Ärger mit Nilgänsen

04. Mai 2018, 21:52 Uhr
Nilgänse in der Stadt sorgen für geteilte Meinungen. (Foto: dpa)

Wenn im Mai nach und nach die Frankfurter Freibäder öffnen, müssen die Mitarbeiter nicht nur die Badegäste, sondern auch die tierischen Besucher im Blick haben: Nilgänse haben in der vergangenen Saison die Wiesen so stark mit Kot verunreinigt, dass die Bäderbetriebe für das Brentanobad eine Abschussgenehmigung erwirkt haben.

Ob die Tiere im Frühjahr wiederkommen, »das muss man jetzt beobachten«, sagte der Geschäftsführer der Frankfurter Bäderbetriebe, Frank Müller. Über den Winter sei ein Pärchen immer wieder aufgetaucht. Wenn es mehr würden, müsse man reagieren: »Als Bäderbetriebe sind wir – im Gegensatz zu öffentlichen Parkanlagen – verpflichtet, sicherzustellen, dass auch Kinder das Bad ohne Gesundheitsgefahren nutzen können.«

Zuerst werde man es mit »Vergrämung« versuchen, sagte Müller. Die Mitarbeiter sollen täglich die Zahl der Vögel zählen und nach Nestern suchen. Knallgeräusche – ob aus einer Schreckschusspistole oder vom knackenden Sprungbrett – sollen die Tiere aufschrecken. Schwarze Kunststoffstörche am Wasser und Jagdrufe aus den Lautsprechern sollen sie verunsichern. »Letztes Mittel ist dann wieder die Beantragung der Bejagung«, sagte Müller.

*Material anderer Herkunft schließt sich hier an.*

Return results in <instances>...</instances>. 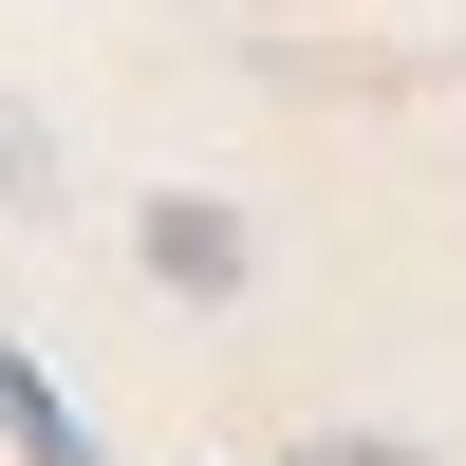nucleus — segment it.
I'll return each mask as SVG.
<instances>
[{
	"instance_id": "f257e3e1",
	"label": "nucleus",
	"mask_w": 466,
	"mask_h": 466,
	"mask_svg": "<svg viewBox=\"0 0 466 466\" xmlns=\"http://www.w3.org/2000/svg\"><path fill=\"white\" fill-rule=\"evenodd\" d=\"M131 243H149V280H168V299H243V206H206V187H149V206H131Z\"/></svg>"
},
{
	"instance_id": "f03ea898",
	"label": "nucleus",
	"mask_w": 466,
	"mask_h": 466,
	"mask_svg": "<svg viewBox=\"0 0 466 466\" xmlns=\"http://www.w3.org/2000/svg\"><path fill=\"white\" fill-rule=\"evenodd\" d=\"M0 448H19V466H94V430H75V392L37 355H0Z\"/></svg>"
},
{
	"instance_id": "7ed1b4c3",
	"label": "nucleus",
	"mask_w": 466,
	"mask_h": 466,
	"mask_svg": "<svg viewBox=\"0 0 466 466\" xmlns=\"http://www.w3.org/2000/svg\"><path fill=\"white\" fill-rule=\"evenodd\" d=\"M299 466H430V448H373V430H318Z\"/></svg>"
}]
</instances>
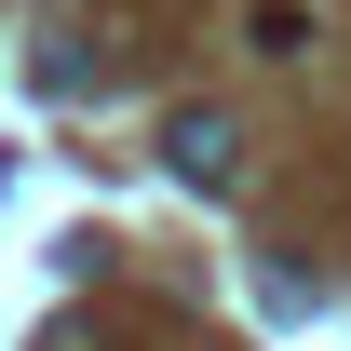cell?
<instances>
[{
    "label": "cell",
    "mask_w": 351,
    "mask_h": 351,
    "mask_svg": "<svg viewBox=\"0 0 351 351\" xmlns=\"http://www.w3.org/2000/svg\"><path fill=\"white\" fill-rule=\"evenodd\" d=\"M162 162H176V189L230 203V189H243V135H230V108H176V122H162Z\"/></svg>",
    "instance_id": "cell-1"
}]
</instances>
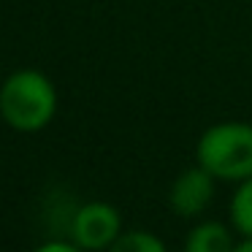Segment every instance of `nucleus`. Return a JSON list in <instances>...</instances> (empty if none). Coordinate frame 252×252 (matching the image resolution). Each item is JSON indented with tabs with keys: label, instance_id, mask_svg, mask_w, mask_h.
I'll return each instance as SVG.
<instances>
[{
	"label": "nucleus",
	"instance_id": "1",
	"mask_svg": "<svg viewBox=\"0 0 252 252\" xmlns=\"http://www.w3.org/2000/svg\"><path fill=\"white\" fill-rule=\"evenodd\" d=\"M57 114V87L38 68H19L0 84V117L19 133H38Z\"/></svg>",
	"mask_w": 252,
	"mask_h": 252
},
{
	"label": "nucleus",
	"instance_id": "2",
	"mask_svg": "<svg viewBox=\"0 0 252 252\" xmlns=\"http://www.w3.org/2000/svg\"><path fill=\"white\" fill-rule=\"evenodd\" d=\"M195 163L217 182H239L252 176V125L225 120L206 127L195 144Z\"/></svg>",
	"mask_w": 252,
	"mask_h": 252
},
{
	"label": "nucleus",
	"instance_id": "3",
	"mask_svg": "<svg viewBox=\"0 0 252 252\" xmlns=\"http://www.w3.org/2000/svg\"><path fill=\"white\" fill-rule=\"evenodd\" d=\"M120 233H122V217L106 201H90L73 214L71 241H76L87 252H106Z\"/></svg>",
	"mask_w": 252,
	"mask_h": 252
},
{
	"label": "nucleus",
	"instance_id": "4",
	"mask_svg": "<svg viewBox=\"0 0 252 252\" xmlns=\"http://www.w3.org/2000/svg\"><path fill=\"white\" fill-rule=\"evenodd\" d=\"M214 179L203 165H190L185 168L168 187V206L176 217H198L206 212L214 198Z\"/></svg>",
	"mask_w": 252,
	"mask_h": 252
},
{
	"label": "nucleus",
	"instance_id": "5",
	"mask_svg": "<svg viewBox=\"0 0 252 252\" xmlns=\"http://www.w3.org/2000/svg\"><path fill=\"white\" fill-rule=\"evenodd\" d=\"M236 239L228 225L217 220H206L190 228L185 239V252H233Z\"/></svg>",
	"mask_w": 252,
	"mask_h": 252
},
{
	"label": "nucleus",
	"instance_id": "6",
	"mask_svg": "<svg viewBox=\"0 0 252 252\" xmlns=\"http://www.w3.org/2000/svg\"><path fill=\"white\" fill-rule=\"evenodd\" d=\"M228 217H230V228L241 239H252V176L236 185V192L228 206Z\"/></svg>",
	"mask_w": 252,
	"mask_h": 252
},
{
	"label": "nucleus",
	"instance_id": "7",
	"mask_svg": "<svg viewBox=\"0 0 252 252\" xmlns=\"http://www.w3.org/2000/svg\"><path fill=\"white\" fill-rule=\"evenodd\" d=\"M106 252H168L165 241L149 230H122Z\"/></svg>",
	"mask_w": 252,
	"mask_h": 252
},
{
	"label": "nucleus",
	"instance_id": "8",
	"mask_svg": "<svg viewBox=\"0 0 252 252\" xmlns=\"http://www.w3.org/2000/svg\"><path fill=\"white\" fill-rule=\"evenodd\" d=\"M33 252H87V250H82L76 241H46Z\"/></svg>",
	"mask_w": 252,
	"mask_h": 252
},
{
	"label": "nucleus",
	"instance_id": "9",
	"mask_svg": "<svg viewBox=\"0 0 252 252\" xmlns=\"http://www.w3.org/2000/svg\"><path fill=\"white\" fill-rule=\"evenodd\" d=\"M233 252H252V239H241L236 241V250Z\"/></svg>",
	"mask_w": 252,
	"mask_h": 252
}]
</instances>
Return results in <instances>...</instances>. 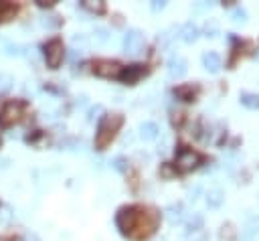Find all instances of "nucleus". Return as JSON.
I'll return each instance as SVG.
<instances>
[{"mask_svg":"<svg viewBox=\"0 0 259 241\" xmlns=\"http://www.w3.org/2000/svg\"><path fill=\"white\" fill-rule=\"evenodd\" d=\"M123 49H125V53L132 55V57L140 55L142 49H144V34H142L138 28L127 30L125 36H123Z\"/></svg>","mask_w":259,"mask_h":241,"instance_id":"5","label":"nucleus"},{"mask_svg":"<svg viewBox=\"0 0 259 241\" xmlns=\"http://www.w3.org/2000/svg\"><path fill=\"white\" fill-rule=\"evenodd\" d=\"M144 73H146V69H144L142 65H132V67H127L125 71H121V73H119V77H121V81H123V83L134 85V83H136Z\"/></svg>","mask_w":259,"mask_h":241,"instance_id":"9","label":"nucleus"},{"mask_svg":"<svg viewBox=\"0 0 259 241\" xmlns=\"http://www.w3.org/2000/svg\"><path fill=\"white\" fill-rule=\"evenodd\" d=\"M160 241H164V239H160Z\"/></svg>","mask_w":259,"mask_h":241,"instance_id":"34","label":"nucleus"},{"mask_svg":"<svg viewBox=\"0 0 259 241\" xmlns=\"http://www.w3.org/2000/svg\"><path fill=\"white\" fill-rule=\"evenodd\" d=\"M241 103L245 107H249V109H257L259 107V95H255V93H243L241 95Z\"/></svg>","mask_w":259,"mask_h":241,"instance_id":"15","label":"nucleus"},{"mask_svg":"<svg viewBox=\"0 0 259 241\" xmlns=\"http://www.w3.org/2000/svg\"><path fill=\"white\" fill-rule=\"evenodd\" d=\"M4 53H6V55H24V47L6 43V45H4Z\"/></svg>","mask_w":259,"mask_h":241,"instance_id":"20","label":"nucleus"},{"mask_svg":"<svg viewBox=\"0 0 259 241\" xmlns=\"http://www.w3.org/2000/svg\"><path fill=\"white\" fill-rule=\"evenodd\" d=\"M12 83H14V79H12V75H10V73H0V91L10 89V87H12Z\"/></svg>","mask_w":259,"mask_h":241,"instance_id":"18","label":"nucleus"},{"mask_svg":"<svg viewBox=\"0 0 259 241\" xmlns=\"http://www.w3.org/2000/svg\"><path fill=\"white\" fill-rule=\"evenodd\" d=\"M166 8V2H152V10H162Z\"/></svg>","mask_w":259,"mask_h":241,"instance_id":"29","label":"nucleus"},{"mask_svg":"<svg viewBox=\"0 0 259 241\" xmlns=\"http://www.w3.org/2000/svg\"><path fill=\"white\" fill-rule=\"evenodd\" d=\"M123 124V115L121 113H105L97 126V134H95V148L97 150H105L111 140L115 138V132L121 128Z\"/></svg>","mask_w":259,"mask_h":241,"instance_id":"1","label":"nucleus"},{"mask_svg":"<svg viewBox=\"0 0 259 241\" xmlns=\"http://www.w3.org/2000/svg\"><path fill=\"white\" fill-rule=\"evenodd\" d=\"M113 168L119 170V172H125V170H127V160H125L123 156H117V158L113 160Z\"/></svg>","mask_w":259,"mask_h":241,"instance_id":"22","label":"nucleus"},{"mask_svg":"<svg viewBox=\"0 0 259 241\" xmlns=\"http://www.w3.org/2000/svg\"><path fill=\"white\" fill-rule=\"evenodd\" d=\"M107 38H109V32H107L105 28H95V41H97L99 45L107 43Z\"/></svg>","mask_w":259,"mask_h":241,"instance_id":"21","label":"nucleus"},{"mask_svg":"<svg viewBox=\"0 0 259 241\" xmlns=\"http://www.w3.org/2000/svg\"><path fill=\"white\" fill-rule=\"evenodd\" d=\"M101 111H103V107H101V105H99V103H97V105H95V107H91V109H89V115H87V117H89V119H91V122H93V119H95V117H99V115H97V113H101Z\"/></svg>","mask_w":259,"mask_h":241,"instance_id":"25","label":"nucleus"},{"mask_svg":"<svg viewBox=\"0 0 259 241\" xmlns=\"http://www.w3.org/2000/svg\"><path fill=\"white\" fill-rule=\"evenodd\" d=\"M81 6L85 8V10H89V12H103V8H105V4L103 2H99V0H85V2H81Z\"/></svg>","mask_w":259,"mask_h":241,"instance_id":"17","label":"nucleus"},{"mask_svg":"<svg viewBox=\"0 0 259 241\" xmlns=\"http://www.w3.org/2000/svg\"><path fill=\"white\" fill-rule=\"evenodd\" d=\"M36 4L40 8H51V6H55V0H36Z\"/></svg>","mask_w":259,"mask_h":241,"instance_id":"26","label":"nucleus"},{"mask_svg":"<svg viewBox=\"0 0 259 241\" xmlns=\"http://www.w3.org/2000/svg\"><path fill=\"white\" fill-rule=\"evenodd\" d=\"M257 59H259V53H257Z\"/></svg>","mask_w":259,"mask_h":241,"instance_id":"32","label":"nucleus"},{"mask_svg":"<svg viewBox=\"0 0 259 241\" xmlns=\"http://www.w3.org/2000/svg\"><path fill=\"white\" fill-rule=\"evenodd\" d=\"M186 71H188V63H186V59H182V57H172L170 59V63H168V73H170V77H184L186 75Z\"/></svg>","mask_w":259,"mask_h":241,"instance_id":"8","label":"nucleus"},{"mask_svg":"<svg viewBox=\"0 0 259 241\" xmlns=\"http://www.w3.org/2000/svg\"><path fill=\"white\" fill-rule=\"evenodd\" d=\"M20 113H22V105H20L18 101H8V103L0 109V126H2V128L14 126V124L20 119Z\"/></svg>","mask_w":259,"mask_h":241,"instance_id":"6","label":"nucleus"},{"mask_svg":"<svg viewBox=\"0 0 259 241\" xmlns=\"http://www.w3.org/2000/svg\"><path fill=\"white\" fill-rule=\"evenodd\" d=\"M0 144H2V138H0Z\"/></svg>","mask_w":259,"mask_h":241,"instance_id":"33","label":"nucleus"},{"mask_svg":"<svg viewBox=\"0 0 259 241\" xmlns=\"http://www.w3.org/2000/svg\"><path fill=\"white\" fill-rule=\"evenodd\" d=\"M196 91H198V87H196V85H180V87H176V89H174L176 97H180L182 101H194Z\"/></svg>","mask_w":259,"mask_h":241,"instance_id":"11","label":"nucleus"},{"mask_svg":"<svg viewBox=\"0 0 259 241\" xmlns=\"http://www.w3.org/2000/svg\"><path fill=\"white\" fill-rule=\"evenodd\" d=\"M71 43L77 47H87L89 45V36L87 34H83V32H77V34H73V38H71Z\"/></svg>","mask_w":259,"mask_h":241,"instance_id":"19","label":"nucleus"},{"mask_svg":"<svg viewBox=\"0 0 259 241\" xmlns=\"http://www.w3.org/2000/svg\"><path fill=\"white\" fill-rule=\"evenodd\" d=\"M233 20H235V22H245V20H247V14H245V10L237 8V10L233 12Z\"/></svg>","mask_w":259,"mask_h":241,"instance_id":"24","label":"nucleus"},{"mask_svg":"<svg viewBox=\"0 0 259 241\" xmlns=\"http://www.w3.org/2000/svg\"><path fill=\"white\" fill-rule=\"evenodd\" d=\"M93 73H95V75H99V77L111 79V77H119L121 67H119V63H115V61L103 59V61H97V63L93 65Z\"/></svg>","mask_w":259,"mask_h":241,"instance_id":"7","label":"nucleus"},{"mask_svg":"<svg viewBox=\"0 0 259 241\" xmlns=\"http://www.w3.org/2000/svg\"><path fill=\"white\" fill-rule=\"evenodd\" d=\"M198 162H200V156H198L194 150L180 146V150H178V154H176V164H174V166H176V170H180V172H188V170H192Z\"/></svg>","mask_w":259,"mask_h":241,"instance_id":"3","label":"nucleus"},{"mask_svg":"<svg viewBox=\"0 0 259 241\" xmlns=\"http://www.w3.org/2000/svg\"><path fill=\"white\" fill-rule=\"evenodd\" d=\"M10 166V160L8 158H0V170H6Z\"/></svg>","mask_w":259,"mask_h":241,"instance_id":"30","label":"nucleus"},{"mask_svg":"<svg viewBox=\"0 0 259 241\" xmlns=\"http://www.w3.org/2000/svg\"><path fill=\"white\" fill-rule=\"evenodd\" d=\"M8 219H10V209H4L0 213V223H8Z\"/></svg>","mask_w":259,"mask_h":241,"instance_id":"27","label":"nucleus"},{"mask_svg":"<svg viewBox=\"0 0 259 241\" xmlns=\"http://www.w3.org/2000/svg\"><path fill=\"white\" fill-rule=\"evenodd\" d=\"M166 217H168V221H180L182 219V207L180 205H168L166 207Z\"/></svg>","mask_w":259,"mask_h":241,"instance_id":"16","label":"nucleus"},{"mask_svg":"<svg viewBox=\"0 0 259 241\" xmlns=\"http://www.w3.org/2000/svg\"><path fill=\"white\" fill-rule=\"evenodd\" d=\"M0 241H6V239H2V237H0Z\"/></svg>","mask_w":259,"mask_h":241,"instance_id":"31","label":"nucleus"},{"mask_svg":"<svg viewBox=\"0 0 259 241\" xmlns=\"http://www.w3.org/2000/svg\"><path fill=\"white\" fill-rule=\"evenodd\" d=\"M180 38L184 43H194L198 38V28L192 24V22H186L182 28H180Z\"/></svg>","mask_w":259,"mask_h":241,"instance_id":"12","label":"nucleus"},{"mask_svg":"<svg viewBox=\"0 0 259 241\" xmlns=\"http://www.w3.org/2000/svg\"><path fill=\"white\" fill-rule=\"evenodd\" d=\"M223 198H225L223 190H221V188H212V190L208 192V196H206V205H208L210 209H219L221 203H223Z\"/></svg>","mask_w":259,"mask_h":241,"instance_id":"14","label":"nucleus"},{"mask_svg":"<svg viewBox=\"0 0 259 241\" xmlns=\"http://www.w3.org/2000/svg\"><path fill=\"white\" fill-rule=\"evenodd\" d=\"M200 225H202V217L200 215H194V221L192 219L188 221V231H196Z\"/></svg>","mask_w":259,"mask_h":241,"instance_id":"23","label":"nucleus"},{"mask_svg":"<svg viewBox=\"0 0 259 241\" xmlns=\"http://www.w3.org/2000/svg\"><path fill=\"white\" fill-rule=\"evenodd\" d=\"M22 241H40V237H38V235H36V233H26V235H24V239H22Z\"/></svg>","mask_w":259,"mask_h":241,"instance_id":"28","label":"nucleus"},{"mask_svg":"<svg viewBox=\"0 0 259 241\" xmlns=\"http://www.w3.org/2000/svg\"><path fill=\"white\" fill-rule=\"evenodd\" d=\"M138 217H140V213H138L136 207H123V209H119V213L115 217V223H117L121 233H130L136 227Z\"/></svg>","mask_w":259,"mask_h":241,"instance_id":"4","label":"nucleus"},{"mask_svg":"<svg viewBox=\"0 0 259 241\" xmlns=\"http://www.w3.org/2000/svg\"><path fill=\"white\" fill-rule=\"evenodd\" d=\"M63 57H65V49H63V43L59 38H53L45 45V61H47V67L51 69H59V65L63 63Z\"/></svg>","mask_w":259,"mask_h":241,"instance_id":"2","label":"nucleus"},{"mask_svg":"<svg viewBox=\"0 0 259 241\" xmlns=\"http://www.w3.org/2000/svg\"><path fill=\"white\" fill-rule=\"evenodd\" d=\"M158 126L154 124V122H144L142 126H140V136L144 138V140H154L156 136H158Z\"/></svg>","mask_w":259,"mask_h":241,"instance_id":"13","label":"nucleus"},{"mask_svg":"<svg viewBox=\"0 0 259 241\" xmlns=\"http://www.w3.org/2000/svg\"><path fill=\"white\" fill-rule=\"evenodd\" d=\"M202 63H204V69H206V71H212V73H217V71L221 69V65H223L221 55H219V53H212V51L204 53Z\"/></svg>","mask_w":259,"mask_h":241,"instance_id":"10","label":"nucleus"}]
</instances>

Seit Jahren kämpft die Stadt gegen eine Invasion von Nil-, Grau- und Kanadagänsen. Neueste Idee: Ein Sichtschutzzaun um den Weiher im Ostpark, der den Gänsen den Blick auf ihren Rückzugsort, das Wasser, verwehren soll. Ob die Anti-Nilgans-Maßnahmen etwas bringen? Bei der Vogelschutzwarte heißt es, man müssen den Versuchen noch etwas Zeit geben.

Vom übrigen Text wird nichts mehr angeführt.